Sudah lebih dari setengah tahun Nie tinggal dan bekerja di salah satu kota di provinsi Nanggroe Aceh Darussalam. Salah satu alasan Nie ingin mengabdikan diri di kota yang beberapa tahun silam dihancur-leburkan oleh tsunami adalah ingin memberikan bantuan pada masyarakat Aceh. Mungkin bukan bantuan berupa uang, karena seperti kata Rasul Petrus dan Yahya, emas dan perak aku tak punya. Jadi yang bisa Nie berikan adalah tenaga atau kepintaran.
Namun, beberapa hari setelah Nie menginjakkan kaki di bumi Aceh ini, ada rasa penyesalan yang begitu mendalam. Mengapa Nie bisa nyampe ke sini?
***
Kereta Kencana
Minggu-minggu awal petualanganku di bumi Aceh ini diwarnai dengan kunjungan ke TLC (temporary living centres) atau biasa dikenal dengan sebutan barak. Ada yang bilang ini barak pengungsian. But, yeah, you’re right!
Oke, penampilan luar bisa saja kita sebut tempat ini sebagai barak, namun, kalau ditilik dari definisi barak, Nie rasa disebut RSS (Rumah Sangat Sederhana) saja masih belum cocok.
Hari itu, Nie bersama seorang kolega berjalan menyusuri sebuah lokasi barak di sebuah kecamatan di Aceh Barat.

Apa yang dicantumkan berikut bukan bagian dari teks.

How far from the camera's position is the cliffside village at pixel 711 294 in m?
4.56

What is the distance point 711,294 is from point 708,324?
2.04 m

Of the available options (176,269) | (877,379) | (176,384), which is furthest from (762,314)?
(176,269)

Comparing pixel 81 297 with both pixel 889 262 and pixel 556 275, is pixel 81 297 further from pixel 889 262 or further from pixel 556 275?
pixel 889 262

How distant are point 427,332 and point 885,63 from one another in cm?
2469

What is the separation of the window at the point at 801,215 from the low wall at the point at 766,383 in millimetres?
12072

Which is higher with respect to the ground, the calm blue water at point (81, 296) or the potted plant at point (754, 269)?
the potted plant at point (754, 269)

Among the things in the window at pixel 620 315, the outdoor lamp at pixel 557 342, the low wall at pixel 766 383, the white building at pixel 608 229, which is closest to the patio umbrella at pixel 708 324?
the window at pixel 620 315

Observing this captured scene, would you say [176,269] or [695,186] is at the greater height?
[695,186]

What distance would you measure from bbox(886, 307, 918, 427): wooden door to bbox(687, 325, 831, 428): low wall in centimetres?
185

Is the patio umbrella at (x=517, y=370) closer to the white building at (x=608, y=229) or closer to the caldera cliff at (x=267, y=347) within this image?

Nie melihat dari jauh barak-barak itu. Ah ya, Tuhan, bagaimana mereka bisa tinggal di tempat seperti itu. Atap rumbia, dinding-dinding triplek, air sungai yang mengalir yang berfungsi untuk apa saja dan siapa saja, dan siang itu, panas sangat terik. Hatiku teriris-iris.
Semakin dekat, Nie menjadi bingung. Di depan barak-barak itu ada sejumlah kereta (sepeda motor) yang diparkir dengan rapinya. Ada satu-dua kereta yang plat nomornya masih berwarna putih merah. Nie tercengang, milik merekakah itu?
Kolega Nie seakan bisa membaca pikiran Nie, “Jangan salah, Nie, mereka boleh tinggal di barak, namun kereta, mereka wajib punya. Lihat rumah di pojok itu. Ya, bapak itu punya anak tiga, dan masing-masing anaknya punya satu kereta, ditambah kereta miliknya. Jadi keluarga itu punya empat kereta!” Bibirku terkatup. Nie benar-benar tidak bisa bicara. Mata Nie menyapu keadaan di barak itu. Ya, ternyata benar. Hampir di depan setiap rumah ada satu atau dua kereta, bahkan ada yang lebih.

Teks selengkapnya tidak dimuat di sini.